* _Task instructions_
Output the lines from the one containing "Is the horizontal" through the end of the listing as a Markdown table with the columns Number and Entry. Skip blank lines and leave out the pictures.

=======

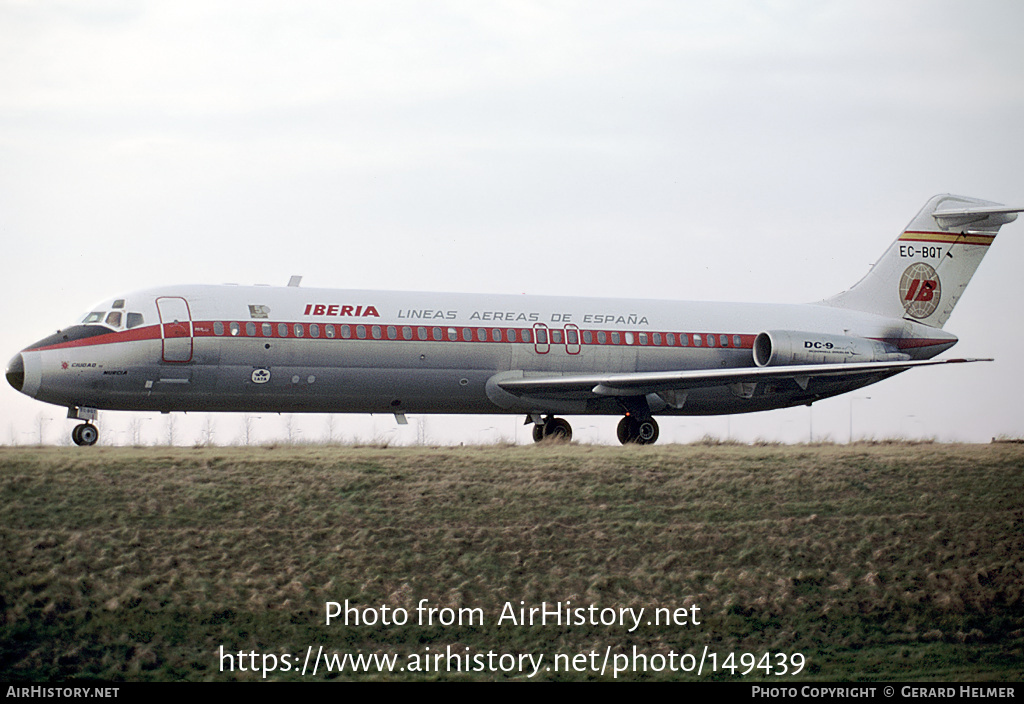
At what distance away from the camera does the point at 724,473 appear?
2398 cm

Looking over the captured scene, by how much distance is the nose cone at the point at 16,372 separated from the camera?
2494 centimetres

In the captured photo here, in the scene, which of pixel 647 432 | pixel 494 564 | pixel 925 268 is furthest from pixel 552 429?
pixel 494 564

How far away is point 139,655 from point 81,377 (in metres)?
10.9

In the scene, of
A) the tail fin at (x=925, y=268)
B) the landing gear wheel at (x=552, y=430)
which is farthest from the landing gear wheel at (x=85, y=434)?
the tail fin at (x=925, y=268)

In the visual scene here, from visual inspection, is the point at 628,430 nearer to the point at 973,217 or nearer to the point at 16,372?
the point at 973,217

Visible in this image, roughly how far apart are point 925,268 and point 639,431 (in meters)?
11.0

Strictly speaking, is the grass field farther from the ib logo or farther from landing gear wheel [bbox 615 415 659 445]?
the ib logo

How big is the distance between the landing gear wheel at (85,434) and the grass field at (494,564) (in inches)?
91.2

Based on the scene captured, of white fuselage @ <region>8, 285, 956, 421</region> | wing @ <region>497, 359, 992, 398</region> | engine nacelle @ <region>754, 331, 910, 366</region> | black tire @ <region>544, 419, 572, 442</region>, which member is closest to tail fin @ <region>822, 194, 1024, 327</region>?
engine nacelle @ <region>754, 331, 910, 366</region>

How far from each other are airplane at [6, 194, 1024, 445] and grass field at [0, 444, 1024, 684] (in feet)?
8.66

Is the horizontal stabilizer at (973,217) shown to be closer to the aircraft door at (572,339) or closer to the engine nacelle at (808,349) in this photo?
the engine nacelle at (808,349)

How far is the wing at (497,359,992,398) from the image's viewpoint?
2930cm
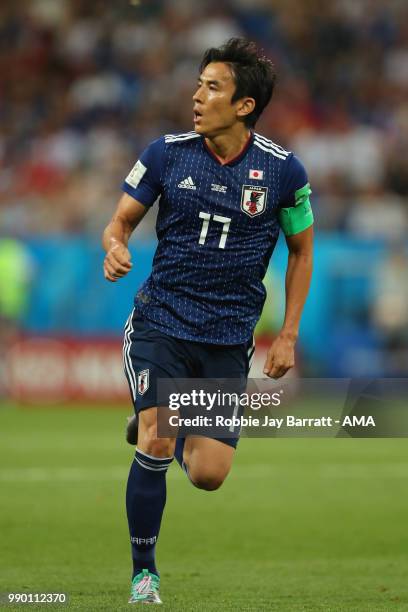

=======

* _Finished exercise_
| Number | Entry |
|---|---|
| 1 | Is the horizontal stabilizer at (973,217) shown to be closer to the aircraft door at (572,339) or closer to the engine nacelle at (808,349) in this photo? |
| 2 | the engine nacelle at (808,349) |
| 3 | How far is the wing at (497,359,992,398) from the image's viewpoint? |
| 4 | 2930cm |